Pictures excluded, copy word for word the lines from the one holding "El Steak Houseng" through the last line below.

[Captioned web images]

##############################

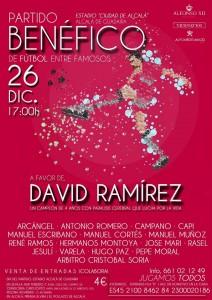 PARTIDO BENEFICO 26D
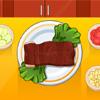 El Steak Houseng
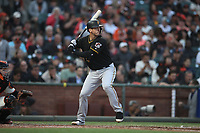 SAN FRANCISCO, CA - AUGUST 11:  David Freese #23 of the Pittsburgh Pirates bats against the San Francisco Giants during the game at AT&T Park on Saturday, August 11, 2018 in San Francisco, California. (Photo by Brad Mangin)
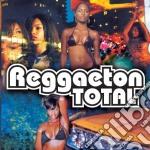 Reggaeton Total cd musicale di ARTISTI VARI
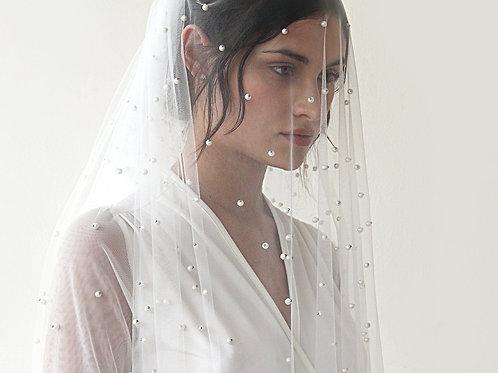 Wedding Veil, Fingertip Length Veil, Veil With Pearl, Mid Length Veil  4022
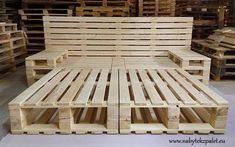 Pallet bed project with storage space. Pallet bed project with storage space. Pallet bed project with storage space. Pallet bed project with storage spa Wooden Pallet Beds, Pallet Bed Frames, Diy Pallet Bed, Diy Pallet Furniture, Diy Pallet Projects, Wood Pallets, Pallett Bed, Garden Projects, Bed Made From Pallets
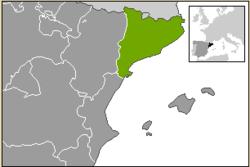 Carte de localisation de la Catalogne en Espagne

##############################

# TASK ANSWER:
 El Steak Houseng
 SAN FRANCISCO, CA - AUGUST 11:  David Freese #23 of the Pittsburgh Pirates bats against the San Francisco Giants during the game at AT&T Park on Saturday, August 11, 2018 in San Francisco, California. (Photo by Brad Mangin)
 Reggaeton Total cd musicale di ARTISTI VARI
 Wedding Veil, Fingertip Length Veil, Veil With Pearl, Mid Length Veil  4022
 Pallet bed project with storage space. Pallet bed project with storage space. Pallet bed project with storage space. Pallet bed project with storage spa Wooden Pallet Beds, Pallet Bed Frames, Diy Pallet Bed, Diy Pallet Furniture, Diy Pallet Projects, Wood Pallets, Pallett Bed, Garden Projects, Bed Made From Pallets
 Carte de localisation de la Catalogne en Espagne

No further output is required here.